Brittany Ferries – which owns 25% of Condor and recently loaned the company one of its vessels – has signed a deal which would see ‘seagliders’ with a 50 to 150 passenger capacity sailing between the UK and France by 2028.
The concept, which is under development in the United States, is to transport passengers an electric-powered craft that harnesses ‘ground effect’ - the cushion created by high-pressure air trapped between wings and the ground or water while flying at low altitude.
Following departure from port, the craft rises on foils insulating passengers from wave discomfort. In open waters, it takes off, riding the air cushion all the way to its destination.
Pictured: The craft are expected to fly at speeds of up to 180 mph.
Wing-mounted propellors provide the thrust to take to the air at low speeds, while electric motors regulate air flow over wings while riding the air cushion.
The craft are expected to fly at speeds of up to 180mph – six times faster than conventional ferries – with a battery-powered range of 180 miles.
The voyage from Portsmouth to Cherbourg, for example, could be covered in as little as 40 minutes.
The company developing the idea, a Boston-based firm called Regent, expect the first commercial passengers to travel on smaller electric craft by 2025.
Pictured: The seagligers would cut the crossing from Portsmouth to Cherbourg down to 40 minutes.
Frédéric Pouget, ports and operations director for Brittany Ferries, said: “Seaglider is an attractive and exciting concept and we look forward to working with Regent in the months and years to come.

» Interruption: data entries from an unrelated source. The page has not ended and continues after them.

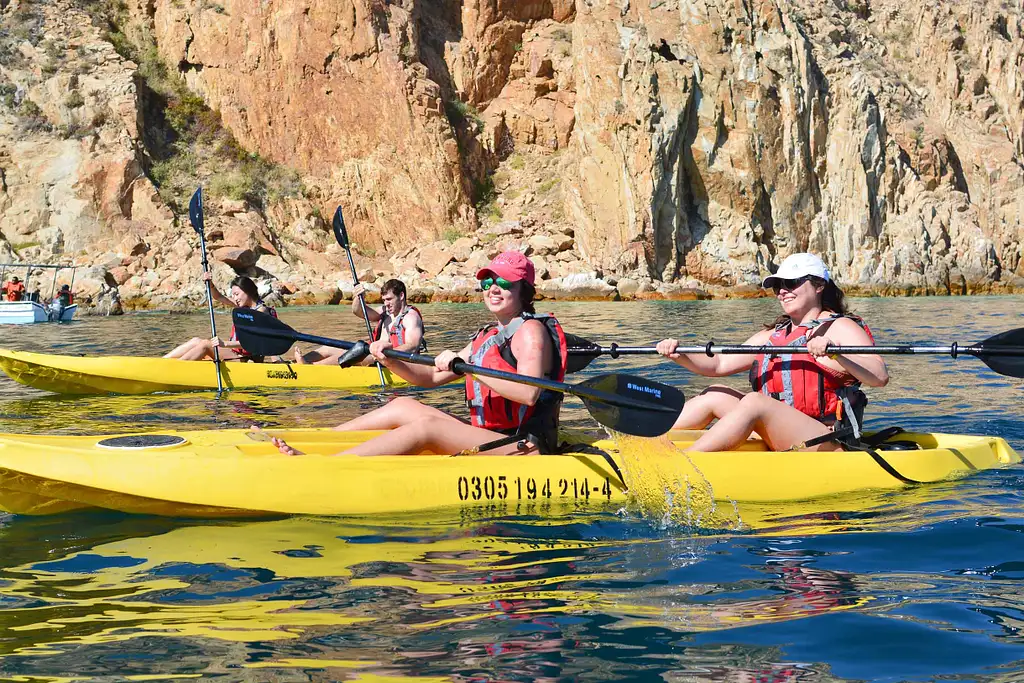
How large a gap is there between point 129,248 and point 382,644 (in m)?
32.3

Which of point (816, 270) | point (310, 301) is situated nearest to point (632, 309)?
point (310, 301)

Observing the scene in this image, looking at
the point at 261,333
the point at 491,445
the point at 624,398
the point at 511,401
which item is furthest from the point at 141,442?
the point at 624,398

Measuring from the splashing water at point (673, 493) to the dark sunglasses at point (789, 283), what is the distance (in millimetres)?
1024

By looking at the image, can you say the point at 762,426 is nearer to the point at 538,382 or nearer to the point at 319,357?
the point at 538,382

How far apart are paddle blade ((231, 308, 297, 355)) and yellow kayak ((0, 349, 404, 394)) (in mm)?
4921

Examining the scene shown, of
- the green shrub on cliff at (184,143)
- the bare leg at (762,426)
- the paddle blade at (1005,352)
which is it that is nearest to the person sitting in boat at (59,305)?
the green shrub on cliff at (184,143)

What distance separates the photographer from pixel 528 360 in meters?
4.61

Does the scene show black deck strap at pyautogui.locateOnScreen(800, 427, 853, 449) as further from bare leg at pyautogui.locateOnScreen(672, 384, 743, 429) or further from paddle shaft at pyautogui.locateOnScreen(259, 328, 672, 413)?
paddle shaft at pyautogui.locateOnScreen(259, 328, 672, 413)

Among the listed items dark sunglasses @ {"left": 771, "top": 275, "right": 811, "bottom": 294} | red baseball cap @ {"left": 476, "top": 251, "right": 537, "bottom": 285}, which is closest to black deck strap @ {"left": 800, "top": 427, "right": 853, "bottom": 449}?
dark sunglasses @ {"left": 771, "top": 275, "right": 811, "bottom": 294}

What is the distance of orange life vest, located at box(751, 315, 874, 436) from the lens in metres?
5.23

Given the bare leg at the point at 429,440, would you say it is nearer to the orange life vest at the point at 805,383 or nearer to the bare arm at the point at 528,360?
the bare arm at the point at 528,360

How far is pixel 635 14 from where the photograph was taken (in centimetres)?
3769

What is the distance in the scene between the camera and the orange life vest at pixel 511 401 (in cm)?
477

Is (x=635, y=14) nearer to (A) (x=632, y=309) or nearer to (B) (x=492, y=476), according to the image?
(A) (x=632, y=309)
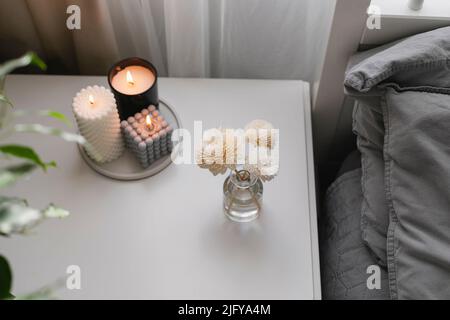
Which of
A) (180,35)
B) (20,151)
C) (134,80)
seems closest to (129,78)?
(134,80)

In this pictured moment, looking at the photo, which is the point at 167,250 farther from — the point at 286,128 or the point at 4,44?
the point at 4,44

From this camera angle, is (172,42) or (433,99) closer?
(433,99)

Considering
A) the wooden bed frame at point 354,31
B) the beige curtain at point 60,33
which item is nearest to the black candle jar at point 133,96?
the beige curtain at point 60,33

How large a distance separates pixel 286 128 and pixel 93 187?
0.34 meters

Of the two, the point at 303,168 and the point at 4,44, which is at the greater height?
the point at 4,44

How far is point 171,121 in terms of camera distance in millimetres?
949

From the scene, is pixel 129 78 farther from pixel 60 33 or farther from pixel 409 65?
pixel 409 65

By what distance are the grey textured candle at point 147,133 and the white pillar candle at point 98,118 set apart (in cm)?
2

“We are particularly pleased to contribute now because it means we can bring real-world challenges and potential applications into the company’s thinking at an early stage. We hope this may help bring commercial success in the years that follow. Who knows; this could be the birth of ferries that fly across the Channel.”
Although this would be a first for cross-Channel travel, ground-effect transport is not a new concept and was developed extensively during the Cold War, particularly by the Soviet Union, who built giant ‘ekranoplans’ capable of carrying troops, vehicles and missile systems.
The concept on riding on air is also employed by hovercraft, which use a skirt instead of wings. The wing-concept to provide lift is also used by hydrofoils, which were used by Condor in the 60s, 70s and 80s.